Le laza­ret de Poveglia

L’île mau­dite de Venise

On ne dénombre plus les his­toires de fan­tômes dans les palais de la Séré­nis­sime, comme celle de la Ca’ Dario, que Monet a peint en son temps, ou celle du Casi­no degli Spi­ri­ti que l’on voit appa­raître dans l’al­bum d’Hu­go Pratt, Fable de Venise. Celle du laza­ret de Pove­glia est d’une toute autre dimension.

Mais avant de racon­ter cette his­toire, lais­sons-nous empor­ter dans la Venise mys­té­rieuse par la musique mys­té­rieuse de Nino Rota qui illus­tra en 1976 le Casa­no­va de Fede­ri­co Fel­li­ni, joué par un Donald Suther­land méconnaissable.

O vene­zia, vena­ga, venusia

by Nino Rota

Com­men­çons par ce mot étrange. Laza­ret. On y entend le nom de Lazare, ce per­son­nage biblique à deux facettes. Le vrai Lazare dont il est ques­tion est celui de la para­bole de l’é­van­gile de Saint-Luc, celui qui fut lais­sé pour mort à la porte du mau­vais riche. Cou­vert d’ul­cères, on peut sup­po­ser qu’il était atteint de la peste. D’ailleurs, le mot “ladre” est une défor­ma­tion de Lazare, et c’est ain­si qu’on a pu for­mer le mot malade, ladre­rie et mala­dre­rie. Comme par hasard (et non par Lazare), Saint Lazare est la saint patron des ladres, les malades de la lèpre. Ce Lazare n’a rien à voir avec Lazare de Bétha­nie qui, lui, revint d’entre les morts selon l’é­van­gile de Saint Jean. Chose éton­nante éga­le­ment on appelle ladre­rie l’a­va­rice, mau­vaise mala­die dont était visi­ble­ment atteint celui qui lais­sa mou­rir le pes­ti­fé­ré au seuil de sa maison.

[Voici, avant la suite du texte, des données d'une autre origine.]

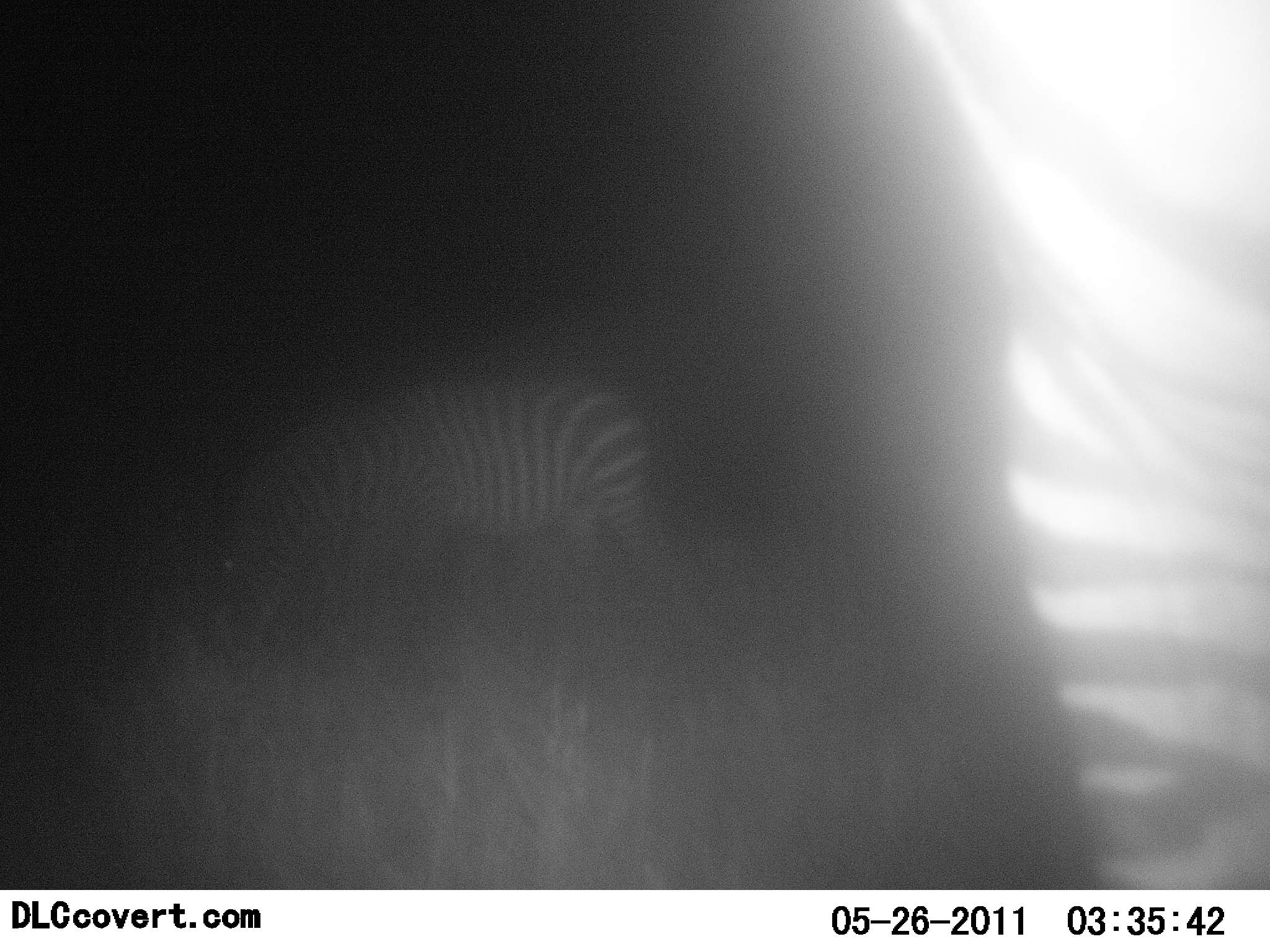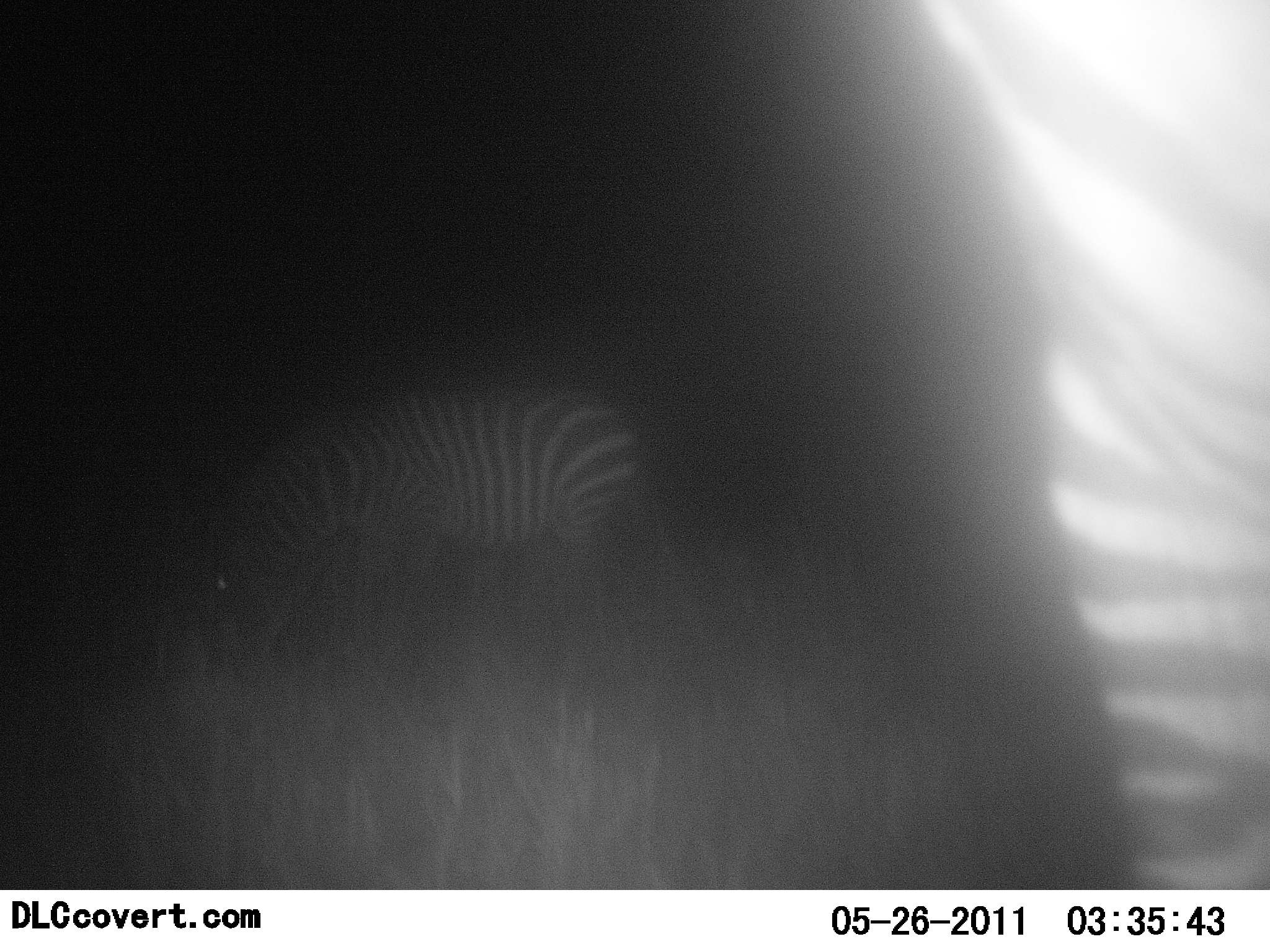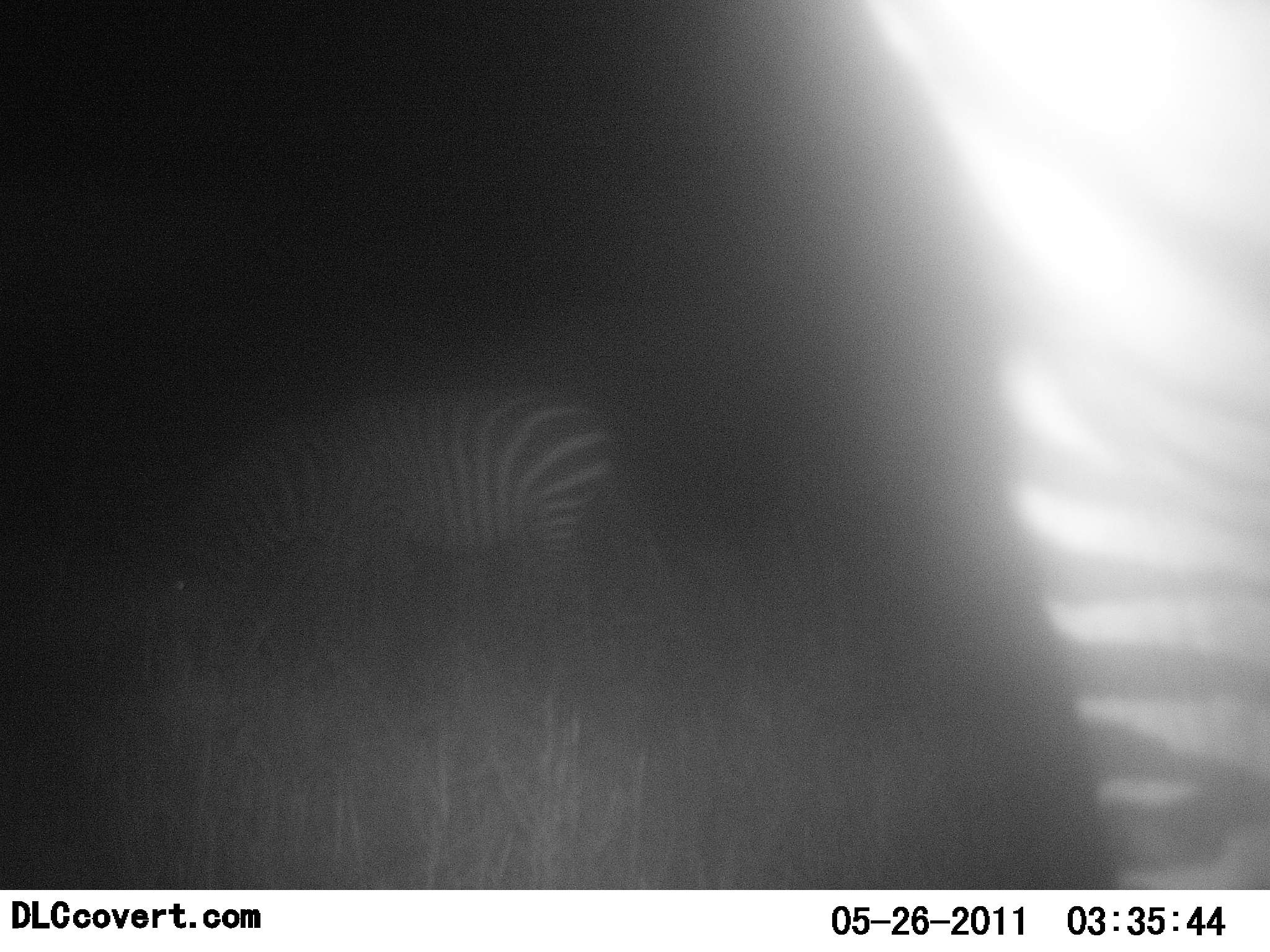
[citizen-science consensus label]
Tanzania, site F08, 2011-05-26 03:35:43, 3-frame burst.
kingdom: Animalia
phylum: Chordata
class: Mammalia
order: Perissodactyla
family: Equidae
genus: Equus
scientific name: Equus quagga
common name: plains zebra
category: zebra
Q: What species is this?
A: Zebra (plains zebra) (Equus quagga).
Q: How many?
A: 2.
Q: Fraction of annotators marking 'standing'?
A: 79%.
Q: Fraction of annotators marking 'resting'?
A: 0%.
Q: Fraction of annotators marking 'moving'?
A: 0%.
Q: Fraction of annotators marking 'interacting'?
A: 7%.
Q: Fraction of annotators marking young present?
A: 0%.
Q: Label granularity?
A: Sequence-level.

Pove­glia s’ap­pe­lait autre­fois Popi­lia, l’île des peu­pliers. Avant d’être trans­for­mée en laza­ret, son his­toire fut tour­men­tée et sa popu­la­tion comp­ta au XIVè siècle près de huit cents mai­sons, sur un lopin de terre même pas grand comme un hameau.

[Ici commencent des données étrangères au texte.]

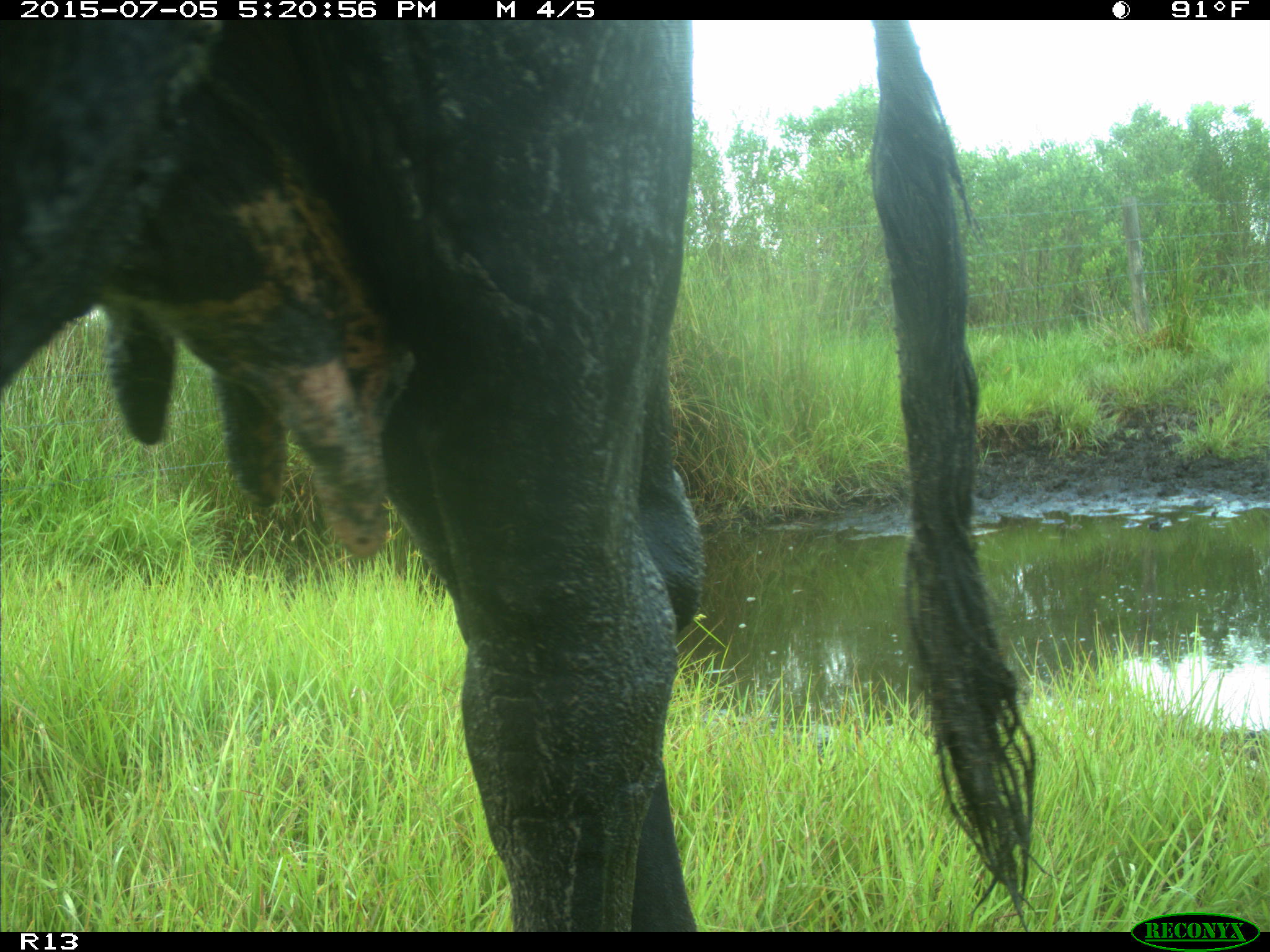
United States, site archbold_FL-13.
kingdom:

Pove­glia pose sa forme étrange à l’ouest de la grande île du Lido, à moins d’un kilo­mètre de ses plages. En fait d’une île, ce sont trois îles. Une appe­lée l’otta­go­no, l’oc­to­gone, en réa­li­té des­ti­née à une bat­te­rie d’ar­tille­rie. Les deux autres sont en forme de tra­pèze, don­nant l’im­pres­sion d’un éven­tail ouvert sur la mer.

Tan­dis que la peste noire déci­mait l’Eu­rope, Venise ten­ta de se pro­té­ger de l’é­pi­dé­mie en trans­for­mant la petite île en laza­ret. Avant de débar­quer hommes et biens dans l’ar­chi­pel, les navires pas­saient par ce petit bout de terre afin d’être pla­cés en qua­ran­taine. Par la suite le laza­ret connut une his­toire tra­gique, car lors de la grande épi­dé­mie du XVIème siècle, c’est sur celle île qu’on enter­ra et brû­la près de 160 000 cadavres de pes­ti­fé­rés. D’im­menses char­niers ont été mis à jour. On raconte éga­le­ment que cer­taines per­sonnes pré­sen­tant les symp­tômes de la peste étaient envoyées direc­te­ment sur l’île sans autre forme de pro­cès pour y être brû­lées vives.

En 1922, l’île fut trans­for­mé en asile psy­chia­trique, mais éton­nam­ment, aucune archive écrite ne per­met de confir­mer cette fonc­tion. Quelques simples lettres peintes à la main sur un mur défraî­chi et ron­gé par la mousse atteste l’é­vé­ne­ment. On raconte que les malades étaient har­ce­lés en per­ma­nence par les voix des âmes des pes­ti­fé­rés qui n’ont pas trou­vé le repos, et que le direc­teur de l’hô­pi­tal, lui-même visi­té par les fan­tômes se jeta du haut de la tour du campanile.

En 1968, l’a­sile fut trans­for­mé en mai­son de conva­les­cence pour per­sonnes âgées, mais fut vite aban­don­né, vic­time de sa mau­vaise répu­ta­tion. Il ne reste aujourd’­hui dans ces murs que l’am­biance ter­rible de l’a­ban­don… Alors que les terres sont aujourd’­hui uti­li­sées pour l’a­gri­cul­ture et la viti­cul­ture (le vin des morts) et inter­dites au tou­risme, une légende veut que ce soit le lieu le plus han­té du monde.